All Penny Stocks
Are All Penny Stocks Created Equal?

list all penny stocks
Amazingly enough, a number of Yankee monetary sector stocks were thrown into penny stock realm in the past 2 weeks. In the past few months, even bigger banks announced bankruptcy.
The SEC defines penny stocks as “low-priced (below $5), speculative securities of very stocks of little companies. While all penny stocks generally are quoted OTC, for example on the OTCBB or in the Pink Sheets, they may also trade on stocks exchanges, including foreign stocks exchanges. In addition, penny stocks include the instruments of certain private companies with no active trading market.”
By this definition, the monetary sector stocks like Citibank and Bank of America, are penny stocks.
Last fall, the SEC took the unheard-of action of banning short sales and looking for a short cover on money sector stocks that taken a thrashing by the shorts. It’s a lament that penny stock corporations have been complaining of for years, but went unheeded.
And now these established, down-on-their-luck money corporations have convinced the Yank public that they are deserving of billions in taxpayer greenbacks because they are established corporations and not traditional penny stocks as outlined by the SEC.
So what have we really done for these behemoths? We’ve changed the definition of penny stocks to accommodate them. We’ve changed the level playing field by exempting them from short sellers. And now we are giving them tax greenbacks like some government sponsored clinic while hard working entrepreneurs have to fight for their place in this shrinking economy.
Are these billion dollar bailout babies truly that different from your traditionally defined penny stock?
Traditionally, risk characteristics attributed to all penny stocks include:
1. Penny stock companies are sometimes startups that are lacking of information about the company, its history and its management. I might disagree that money sector companies suffer from the same shortage of transparency. In fact, how could anyone not see the leverage and the badly judged asset classifications and still invest in these behemoths? The derivatives are far too difficult for the layman to investigate. So we rely on the banks to tell us the truth, while they have a conflict.
2. Enormous control blocks. Penny stock company founders traditionally have a large block of stock (albeit restricted) to guarantee their interests are aligned with the remainder of the shareholders while making certain they cannot sell their shares for a fast profit at the detriment of other shareholders. In the fiscal sector, these huge blocks are held by fund bosses who similarly cannot sell their blocks quickly without lowering the market price and thus damaging the return to themselves. What’s more, the Chief Executive Officer’s of the firms hardly have any stock in their portfolios, junking the alignment with shareholder values. Instead, it’s become vogue to pay these Head honcho’s through stock options, giving them an incentive to show short term results and then cash out their options while the remainder of the investing public holds shares that were sold by insiders.

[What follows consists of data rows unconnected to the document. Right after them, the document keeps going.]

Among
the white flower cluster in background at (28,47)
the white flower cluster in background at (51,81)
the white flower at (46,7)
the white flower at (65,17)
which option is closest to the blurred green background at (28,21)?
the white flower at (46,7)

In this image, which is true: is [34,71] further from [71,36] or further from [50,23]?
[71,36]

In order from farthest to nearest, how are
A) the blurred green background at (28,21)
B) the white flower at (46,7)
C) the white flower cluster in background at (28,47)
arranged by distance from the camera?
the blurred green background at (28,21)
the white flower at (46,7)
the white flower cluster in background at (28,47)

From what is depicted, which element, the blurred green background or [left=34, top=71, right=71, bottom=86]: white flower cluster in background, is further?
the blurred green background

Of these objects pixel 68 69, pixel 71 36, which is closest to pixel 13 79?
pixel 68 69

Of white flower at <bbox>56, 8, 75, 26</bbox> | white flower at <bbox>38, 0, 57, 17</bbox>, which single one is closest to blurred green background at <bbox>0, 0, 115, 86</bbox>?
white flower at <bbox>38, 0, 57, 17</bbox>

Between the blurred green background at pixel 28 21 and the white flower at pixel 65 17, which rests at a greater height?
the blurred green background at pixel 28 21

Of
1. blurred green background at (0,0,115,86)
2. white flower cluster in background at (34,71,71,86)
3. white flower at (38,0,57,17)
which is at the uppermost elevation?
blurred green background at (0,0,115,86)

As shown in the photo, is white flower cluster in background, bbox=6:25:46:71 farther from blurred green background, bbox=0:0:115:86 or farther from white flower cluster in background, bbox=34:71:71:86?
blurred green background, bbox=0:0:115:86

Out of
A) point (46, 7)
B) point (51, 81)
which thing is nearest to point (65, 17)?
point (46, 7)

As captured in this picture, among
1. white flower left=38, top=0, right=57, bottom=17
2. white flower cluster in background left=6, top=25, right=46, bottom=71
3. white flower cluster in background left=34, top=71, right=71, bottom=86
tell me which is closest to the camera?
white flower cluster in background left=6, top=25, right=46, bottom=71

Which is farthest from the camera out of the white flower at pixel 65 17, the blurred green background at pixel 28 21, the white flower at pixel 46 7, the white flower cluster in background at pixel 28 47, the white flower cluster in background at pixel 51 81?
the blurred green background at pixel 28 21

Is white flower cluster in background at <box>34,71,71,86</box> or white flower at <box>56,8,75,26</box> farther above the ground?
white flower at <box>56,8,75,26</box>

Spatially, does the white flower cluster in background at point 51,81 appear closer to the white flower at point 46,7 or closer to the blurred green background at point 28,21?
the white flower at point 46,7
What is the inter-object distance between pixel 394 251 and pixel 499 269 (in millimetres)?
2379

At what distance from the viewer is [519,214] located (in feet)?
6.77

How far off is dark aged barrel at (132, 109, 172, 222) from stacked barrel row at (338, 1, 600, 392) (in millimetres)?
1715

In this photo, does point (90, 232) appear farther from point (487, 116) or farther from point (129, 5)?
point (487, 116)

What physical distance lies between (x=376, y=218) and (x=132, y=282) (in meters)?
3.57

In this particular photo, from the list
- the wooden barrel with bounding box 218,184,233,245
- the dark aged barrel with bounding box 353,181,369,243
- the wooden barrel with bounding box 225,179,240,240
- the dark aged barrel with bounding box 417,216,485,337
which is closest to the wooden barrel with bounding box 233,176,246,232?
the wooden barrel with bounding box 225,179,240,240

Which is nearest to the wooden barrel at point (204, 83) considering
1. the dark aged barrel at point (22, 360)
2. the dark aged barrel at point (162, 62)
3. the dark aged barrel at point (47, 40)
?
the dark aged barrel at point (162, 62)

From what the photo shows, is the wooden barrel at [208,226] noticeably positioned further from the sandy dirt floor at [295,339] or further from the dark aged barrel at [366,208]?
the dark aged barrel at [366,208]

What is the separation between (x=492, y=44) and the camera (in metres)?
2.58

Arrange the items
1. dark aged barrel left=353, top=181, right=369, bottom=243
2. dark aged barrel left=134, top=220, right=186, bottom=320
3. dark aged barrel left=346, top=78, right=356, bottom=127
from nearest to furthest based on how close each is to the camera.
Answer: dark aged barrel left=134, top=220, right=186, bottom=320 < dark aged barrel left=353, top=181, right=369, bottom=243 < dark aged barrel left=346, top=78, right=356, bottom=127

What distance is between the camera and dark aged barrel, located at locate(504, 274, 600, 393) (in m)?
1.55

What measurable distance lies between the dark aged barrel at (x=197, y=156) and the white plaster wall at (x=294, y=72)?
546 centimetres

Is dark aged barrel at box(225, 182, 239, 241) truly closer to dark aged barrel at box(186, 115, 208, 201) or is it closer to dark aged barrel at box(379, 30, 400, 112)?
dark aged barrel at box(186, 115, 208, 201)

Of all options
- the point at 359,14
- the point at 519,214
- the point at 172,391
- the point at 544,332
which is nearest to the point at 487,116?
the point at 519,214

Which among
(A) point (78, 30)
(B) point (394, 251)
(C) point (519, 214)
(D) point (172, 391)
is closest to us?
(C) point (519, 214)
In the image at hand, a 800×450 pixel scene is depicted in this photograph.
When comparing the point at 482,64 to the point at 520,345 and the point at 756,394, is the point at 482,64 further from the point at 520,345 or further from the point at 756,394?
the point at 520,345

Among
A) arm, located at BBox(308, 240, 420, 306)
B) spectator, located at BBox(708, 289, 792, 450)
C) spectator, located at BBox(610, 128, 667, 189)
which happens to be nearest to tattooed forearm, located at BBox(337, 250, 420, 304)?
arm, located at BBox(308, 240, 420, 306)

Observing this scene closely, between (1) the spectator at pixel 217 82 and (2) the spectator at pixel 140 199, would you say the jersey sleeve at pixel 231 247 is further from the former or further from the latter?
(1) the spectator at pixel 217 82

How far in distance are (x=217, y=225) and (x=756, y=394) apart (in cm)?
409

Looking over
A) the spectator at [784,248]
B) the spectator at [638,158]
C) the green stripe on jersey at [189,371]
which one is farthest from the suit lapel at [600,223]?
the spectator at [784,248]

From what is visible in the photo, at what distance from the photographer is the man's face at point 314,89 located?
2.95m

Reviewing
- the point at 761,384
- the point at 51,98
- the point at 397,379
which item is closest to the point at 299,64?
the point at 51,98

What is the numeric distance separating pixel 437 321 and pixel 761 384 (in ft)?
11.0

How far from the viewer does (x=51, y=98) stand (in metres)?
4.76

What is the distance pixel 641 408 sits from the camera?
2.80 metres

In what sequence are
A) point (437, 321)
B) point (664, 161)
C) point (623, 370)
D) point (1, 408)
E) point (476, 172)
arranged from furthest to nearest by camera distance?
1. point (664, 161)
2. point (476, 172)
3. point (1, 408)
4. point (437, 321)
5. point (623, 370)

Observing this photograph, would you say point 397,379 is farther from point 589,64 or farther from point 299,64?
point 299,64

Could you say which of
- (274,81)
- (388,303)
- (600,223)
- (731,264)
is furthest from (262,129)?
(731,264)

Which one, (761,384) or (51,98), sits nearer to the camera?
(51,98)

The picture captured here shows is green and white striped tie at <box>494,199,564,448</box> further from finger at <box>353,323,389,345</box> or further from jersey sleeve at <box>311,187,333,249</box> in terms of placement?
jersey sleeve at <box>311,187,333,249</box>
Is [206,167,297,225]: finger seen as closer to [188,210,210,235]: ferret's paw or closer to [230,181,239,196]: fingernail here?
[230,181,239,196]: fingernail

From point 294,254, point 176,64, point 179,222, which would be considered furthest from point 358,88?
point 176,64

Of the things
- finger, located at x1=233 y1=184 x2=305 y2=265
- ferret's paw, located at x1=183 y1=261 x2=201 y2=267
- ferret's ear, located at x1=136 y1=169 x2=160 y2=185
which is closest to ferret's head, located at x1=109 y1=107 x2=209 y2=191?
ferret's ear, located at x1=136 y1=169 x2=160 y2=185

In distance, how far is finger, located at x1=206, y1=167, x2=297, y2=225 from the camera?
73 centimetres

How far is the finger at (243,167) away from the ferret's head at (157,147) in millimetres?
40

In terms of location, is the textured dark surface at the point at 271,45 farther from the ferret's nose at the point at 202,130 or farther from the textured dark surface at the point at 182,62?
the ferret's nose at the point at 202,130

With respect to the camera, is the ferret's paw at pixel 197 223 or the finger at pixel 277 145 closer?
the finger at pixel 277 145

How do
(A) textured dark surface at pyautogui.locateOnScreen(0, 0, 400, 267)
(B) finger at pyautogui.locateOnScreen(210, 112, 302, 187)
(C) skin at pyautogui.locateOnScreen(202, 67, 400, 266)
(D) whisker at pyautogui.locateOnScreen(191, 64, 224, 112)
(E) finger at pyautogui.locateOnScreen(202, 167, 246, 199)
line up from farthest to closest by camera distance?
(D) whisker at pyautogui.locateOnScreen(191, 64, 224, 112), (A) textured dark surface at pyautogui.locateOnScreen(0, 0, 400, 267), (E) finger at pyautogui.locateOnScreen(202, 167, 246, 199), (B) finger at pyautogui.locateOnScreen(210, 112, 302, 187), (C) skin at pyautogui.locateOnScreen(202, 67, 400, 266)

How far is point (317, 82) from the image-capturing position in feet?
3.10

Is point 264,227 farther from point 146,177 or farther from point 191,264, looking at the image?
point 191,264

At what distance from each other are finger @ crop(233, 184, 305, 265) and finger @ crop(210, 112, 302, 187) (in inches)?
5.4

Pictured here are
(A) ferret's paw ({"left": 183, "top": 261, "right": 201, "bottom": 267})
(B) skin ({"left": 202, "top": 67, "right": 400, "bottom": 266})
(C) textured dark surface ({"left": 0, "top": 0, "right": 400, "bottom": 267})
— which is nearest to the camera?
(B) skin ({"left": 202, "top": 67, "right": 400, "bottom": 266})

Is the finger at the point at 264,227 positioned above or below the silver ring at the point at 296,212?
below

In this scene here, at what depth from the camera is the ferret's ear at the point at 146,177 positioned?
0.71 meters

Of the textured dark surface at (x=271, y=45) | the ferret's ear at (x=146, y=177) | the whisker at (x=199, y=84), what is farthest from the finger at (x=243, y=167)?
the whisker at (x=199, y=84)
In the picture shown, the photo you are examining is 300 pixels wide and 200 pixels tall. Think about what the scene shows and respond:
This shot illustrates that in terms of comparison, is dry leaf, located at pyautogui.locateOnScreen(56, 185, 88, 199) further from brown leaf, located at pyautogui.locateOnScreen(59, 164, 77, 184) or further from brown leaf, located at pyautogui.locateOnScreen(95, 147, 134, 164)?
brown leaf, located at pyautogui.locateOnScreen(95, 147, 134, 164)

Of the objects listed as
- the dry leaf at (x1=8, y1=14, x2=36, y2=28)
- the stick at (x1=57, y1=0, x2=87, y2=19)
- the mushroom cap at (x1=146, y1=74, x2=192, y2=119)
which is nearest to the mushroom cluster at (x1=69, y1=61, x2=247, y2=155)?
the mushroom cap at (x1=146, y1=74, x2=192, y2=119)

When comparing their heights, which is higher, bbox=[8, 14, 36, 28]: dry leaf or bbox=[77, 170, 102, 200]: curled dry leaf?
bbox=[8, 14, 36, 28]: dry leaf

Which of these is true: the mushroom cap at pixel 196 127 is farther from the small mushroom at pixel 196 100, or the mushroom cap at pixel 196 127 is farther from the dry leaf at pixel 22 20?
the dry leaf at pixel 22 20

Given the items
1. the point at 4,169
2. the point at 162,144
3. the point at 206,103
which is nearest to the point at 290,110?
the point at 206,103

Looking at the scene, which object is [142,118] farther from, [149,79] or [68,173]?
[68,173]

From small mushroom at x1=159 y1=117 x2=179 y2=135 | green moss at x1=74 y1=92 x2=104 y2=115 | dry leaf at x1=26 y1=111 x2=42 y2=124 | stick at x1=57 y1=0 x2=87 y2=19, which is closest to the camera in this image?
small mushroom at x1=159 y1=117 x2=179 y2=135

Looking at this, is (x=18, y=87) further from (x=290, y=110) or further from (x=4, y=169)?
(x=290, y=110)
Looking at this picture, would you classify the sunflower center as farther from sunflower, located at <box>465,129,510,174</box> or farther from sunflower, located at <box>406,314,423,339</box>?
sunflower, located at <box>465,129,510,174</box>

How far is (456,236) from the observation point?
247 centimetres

This is done by trying oblivious brokers, paid researchers and unquestioning media to tow the company line. And as the CEO’s and the firms have been held in high esteem, no one questions the use of these tools or their motives.
Penny stock firms regularly use similar tools. Only with a penny stock it’s called stock promotion. And penny stock firms have better motives: without stock promotion, the best company in the world will not be worth anything because no one would have heard of it - and therefore the company would be hard pressed to raise cash for growth. Promotion should be a driving investment criterion for selecting a penny stock.
The issue with promotion is that the SEC regularly believes that stock promotion concerning a penny stock wishes more supervision than the promotion being conducted by bn. Buck house hold names. Is there in reality a possibility a possibility for crime in the penny stock market? Of course there is.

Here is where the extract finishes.